── SUPPLIED MATERIAL
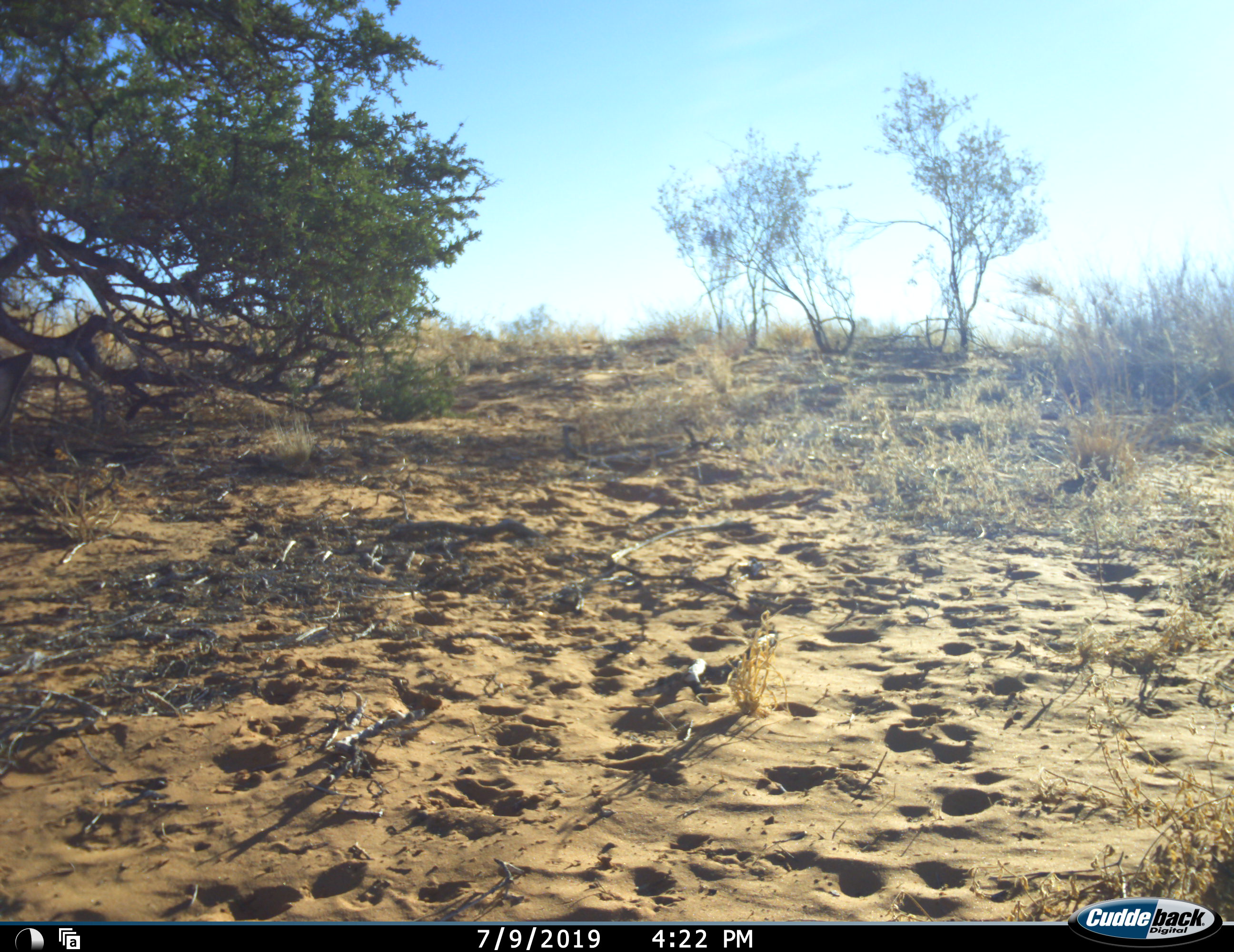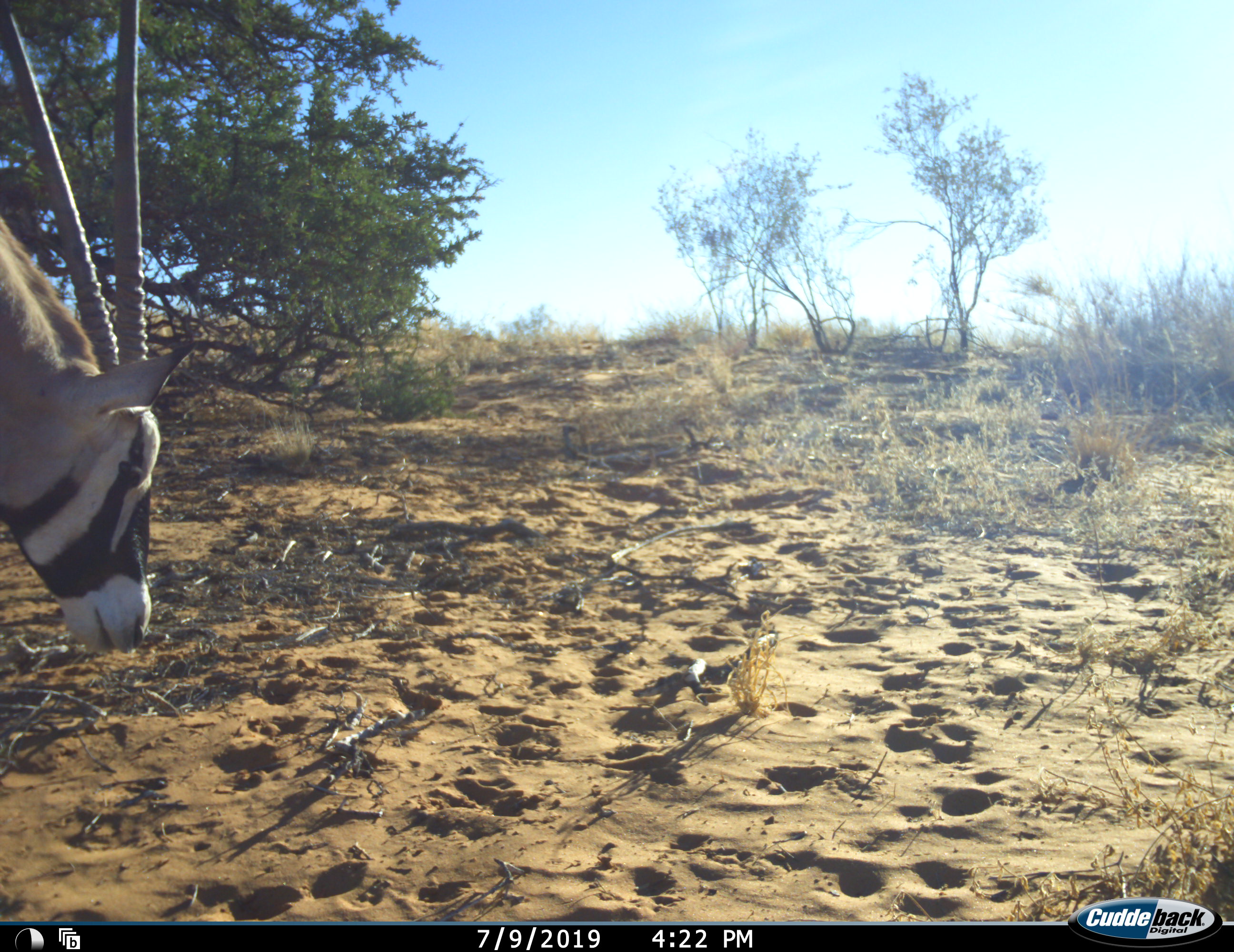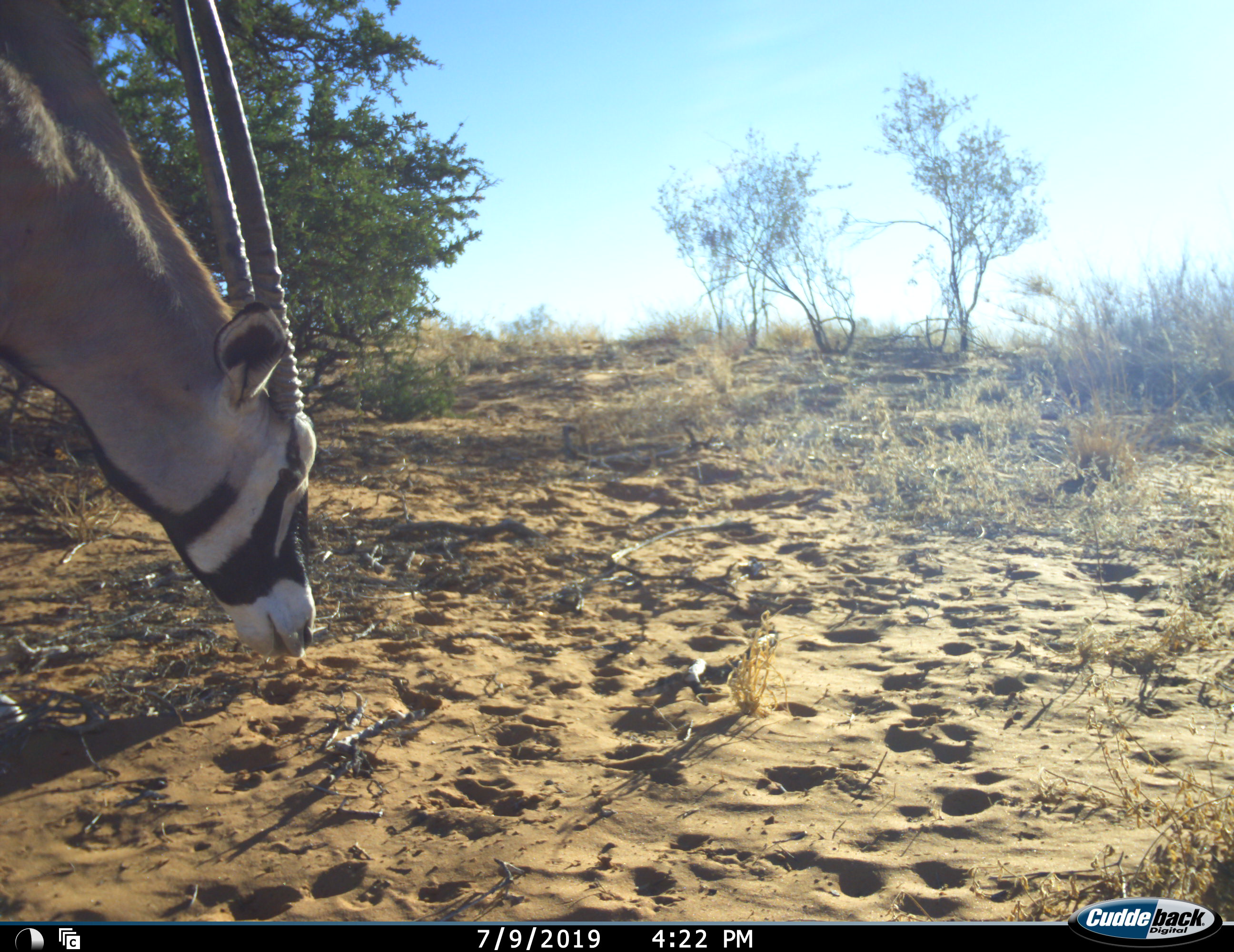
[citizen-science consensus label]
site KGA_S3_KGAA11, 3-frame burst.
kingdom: Animalia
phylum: Chordata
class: Mammalia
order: Artiodactyla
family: Bovidae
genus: Oryx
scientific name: Oryx gazella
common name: gemsbok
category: oryx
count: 1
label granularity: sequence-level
────
TASK PROMPT
Write the records out exactly, dropping every image.

RESULT OF THIS EXERCISE
[citizen-science consensus label]
site KGA_S3_KGAA11, 3-frame burst.
kingdom: Animalia
phylum: Chordata
class: Mammalia
order: Artiodactyla
family: Bovidae
genus: Oryx
scientific name: Oryx gazella
common name: gemsbok
category: oryx
count: 1
label granularity: sequence-level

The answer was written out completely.